Estimation of response spectra and simulation of nonstationary earthquake ground motions

Abstract

Italian strong-motion data were used to study the attenuation of response spectra and to simulate artificial accelerograms as a function of magnitude, distance, and site geology. The database has already been utilized for the study of the attenuation of peak ground acceleration (PGA) and velocity and consists of 95 accelerograms from 17 earthquakes of magnitudes ranging from 4.6 to 6.8. Using multiple regressions, we developed empirical predictive equations for the vertical and horizontal components of response spectra corresponding to 14 frequencies ranging from 0.25 to 25 Hz. Predictive equations, aimed at the ground-motion simulation, were also estimated for time-dependent frequency parameters, strong ground motion duration, and Arias intensity.

The shape of the predicted spectra is strongly dependent on magnitude and nearly independent of distance. Alluvium sites show an amplification effect, with respect to stiff sites, in different frequency ranges according to the thickness of the soil deposit. The vertical/horizontal spectral ratio in far field varies, with magnitude and frequency, from 0.35 to 0.85. The resulting response spectra are compared with the predictions of some recent attenuation relationships and with those proposed by the Eurocode EC8.

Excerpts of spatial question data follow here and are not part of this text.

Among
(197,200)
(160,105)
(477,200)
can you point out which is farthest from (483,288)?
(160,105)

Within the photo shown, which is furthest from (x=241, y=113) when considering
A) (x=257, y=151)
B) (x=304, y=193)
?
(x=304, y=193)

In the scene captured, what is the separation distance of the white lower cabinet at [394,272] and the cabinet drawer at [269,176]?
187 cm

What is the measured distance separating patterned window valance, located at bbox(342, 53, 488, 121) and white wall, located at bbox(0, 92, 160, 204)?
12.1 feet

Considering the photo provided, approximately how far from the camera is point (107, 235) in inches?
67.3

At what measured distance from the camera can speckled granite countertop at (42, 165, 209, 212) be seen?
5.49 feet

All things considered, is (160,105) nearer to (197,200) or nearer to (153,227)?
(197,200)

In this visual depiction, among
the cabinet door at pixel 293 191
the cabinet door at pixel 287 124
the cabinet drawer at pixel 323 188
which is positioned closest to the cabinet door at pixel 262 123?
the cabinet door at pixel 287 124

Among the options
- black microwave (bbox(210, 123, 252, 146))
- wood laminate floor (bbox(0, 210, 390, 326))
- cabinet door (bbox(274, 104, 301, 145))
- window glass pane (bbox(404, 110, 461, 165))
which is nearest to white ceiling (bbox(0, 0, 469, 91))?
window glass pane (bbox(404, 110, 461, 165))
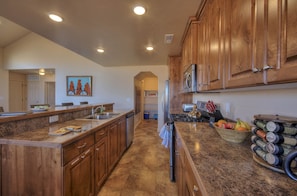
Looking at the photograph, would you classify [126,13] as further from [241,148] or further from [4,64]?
[4,64]

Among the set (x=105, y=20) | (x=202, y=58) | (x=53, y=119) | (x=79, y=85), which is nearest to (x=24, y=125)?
(x=53, y=119)

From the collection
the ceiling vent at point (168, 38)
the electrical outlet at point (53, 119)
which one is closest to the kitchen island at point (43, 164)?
the electrical outlet at point (53, 119)

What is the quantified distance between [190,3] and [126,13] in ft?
2.54

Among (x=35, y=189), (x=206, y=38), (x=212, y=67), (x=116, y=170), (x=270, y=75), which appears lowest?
(x=116, y=170)

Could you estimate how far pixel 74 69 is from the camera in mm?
5816

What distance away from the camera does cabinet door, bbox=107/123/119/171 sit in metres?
2.37

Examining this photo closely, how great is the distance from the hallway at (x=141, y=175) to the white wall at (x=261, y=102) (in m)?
1.36

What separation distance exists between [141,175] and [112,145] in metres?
0.67

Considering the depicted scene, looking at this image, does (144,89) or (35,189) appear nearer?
(35,189)

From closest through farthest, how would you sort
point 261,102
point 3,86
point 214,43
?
point 261,102 → point 214,43 → point 3,86

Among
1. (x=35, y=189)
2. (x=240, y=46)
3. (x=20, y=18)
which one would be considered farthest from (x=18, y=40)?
(x=240, y=46)

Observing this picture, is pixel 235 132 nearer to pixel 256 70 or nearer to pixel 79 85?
pixel 256 70

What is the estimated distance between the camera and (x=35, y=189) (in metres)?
1.32

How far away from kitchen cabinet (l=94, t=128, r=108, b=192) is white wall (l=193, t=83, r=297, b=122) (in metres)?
1.60
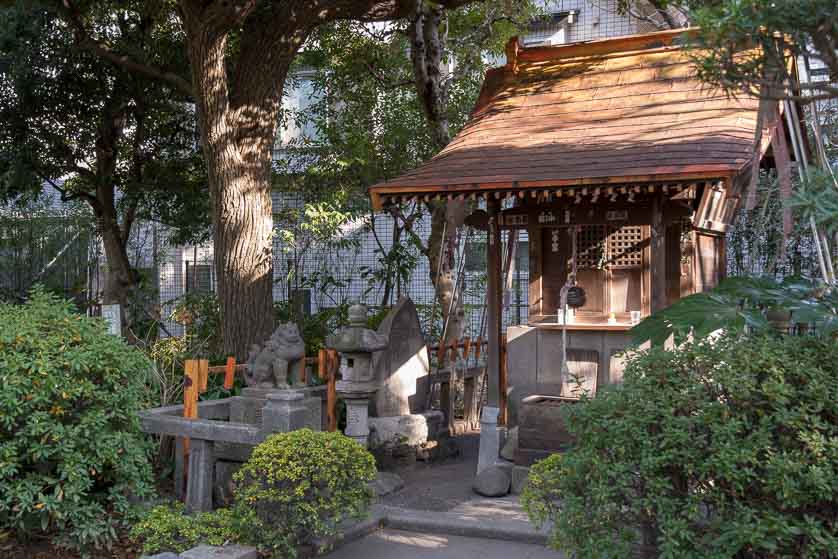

The simulation of nonstationary strong ground motions is achieved through an empirical method where time and frequency features of the motion are represented through the physical spectrum, extending the spectral moments theory to the nonstationary case. The simulated time histories fit the recorded accelerograms in terms of several ground-motion amplitude measures, such as peak acceleration, peak velocity, Fourier spectra, and response spectra. The principal advantage of the proposed method consists in correlating the simulation parameters with earthquake magnitude, source distance, and soil conditions.